Actions to take:
1. List the names of the design steps for Q1 in the ELEC1710 assignment page below, in order.
2. Answer these from the ELEC1710 assignment page below:
(a) In which file formats can the single submission file be sent?
(b) Which decoder is not allowed in the Q1 hardware build?
(c) How many input switches does Q2 use to pick the digit shown?

ELEC1710 - Digital and Computer Electronics 1

Submission Requirements

• Submit one file (PDF or Word) to Canvas including:

  • All working steps for Q1 and Q2

  • Pictures of the Logisim circuits

• Submit your Logisim files for Q1 and Q2.

Lab Demonstration

• Demonstrate your working Logisim circuit in the lab.

• Build and demonstrate your hardware circuits in person.

• Be prepared to answer questions about your submission.

• If you finish during the first scheduled Project A session, you may request marking immediately (so you don’t need to rebuild it in the following session).

Note: Marking allocation is available in the marking guide on Canvas. Examples will be shown during lectures.

Q1: Four-Digit Student Number on a 7-Segment Display

Task:
Design and implement a circuit to display the first four digits of your student number (including the leading “C”) on a single 7-segment display , one digit at a time.

• Use two input switches to select which digit to display.

• Example (Student ID: c3012245):

  • Input 00 → display C (0th digit)

  • Input 01 → display 3 (1st digit)

  • Input 02 → display 0 (2nd digit)

  • Input 11 → display 1 (3rd digit)

Design Steps:

1. Truth Table

   • Construct and include the truth table for your circuit.

2. Boolean Algebra

   • Derive a minimal SOP expression for each of the seven outputs ( a, b, c, d, e, f, g ).

3. Circuit Design (on paper)

   • Use only 2-input AND/OR gates and 1-input NOT gates .

   • Aim to minimize gate count using reduction techniques taught in lectures.

   • Include a diagram showing:

     • The two input switches

     • Your decoding circuit

     • The 7-segment display

4. Logisim Implementation

   • Build the circuit in Logisim using 7400-lib (Ben Oztalay) 2-input AND, OR, and NOT gates.

   • Use generic components for input switches and 7-segment display.

5. Hardware Implementation

   • Build the circuit on a breadboard using:

     • 74-series AND, OR, NOT ICs

     • Switches and a 7-segment display

   • Do not use the CD74HC4511 decoder from Lab 2.

   • Follow the same method used in Lab 2 for connecting switches and display.

Q2: Full Student Number on a 7-Segment Display

Task:
Extend the Q1 design to display your entire student number .

• Use three input switches to select which digit is displayed.

• Example: If input = 101 (binary = 5), display the 5th digit of your ID (counting “C” as the 0th digit).

Design Steps:

1. Truth Table

   • Construct and include the truth table for your circuit.

2. Karnaugh Maps

   • Use K-maps to derive minimal SOP expressions for each of the seven outputs ( a–g ).

3. Circuit Design

   • Use any Logisim gates (not restricted to 2-input).

   • Optimize gate count by using 3-input or 4-input gates where possible.

   • Apply simplification techniques discussed in lectures.

4. Logisim Implementation

   • Implement the circuit using switches and a 7-segment display.

   • Export the circuit layout as an image (or take a screenshot) and include it in your submission file.

   • Note: You do not need to use 74-series ICs or build on breadboard for Q2.

Marking

Marks are awarded for:

• Correct truth tables

• Correct Boolean simplification / K-map working

• Efficient circuit diagrams

• Proper Logisim implementation

Format: Written working must be submitted, but a formal report format is not required .

Given data:

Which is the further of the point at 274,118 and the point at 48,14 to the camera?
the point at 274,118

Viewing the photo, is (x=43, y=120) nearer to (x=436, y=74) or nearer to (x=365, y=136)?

Responses to the tasks:
1.
1. Truth Table
2. Boolean Algebra
3. Circuit Design (on paper)
4. Logisim Implementation
5. Hardware Implementation

2.
(a) PDF or Word
(b) The CD74HC4511 decoder from Lab 2
(c) Three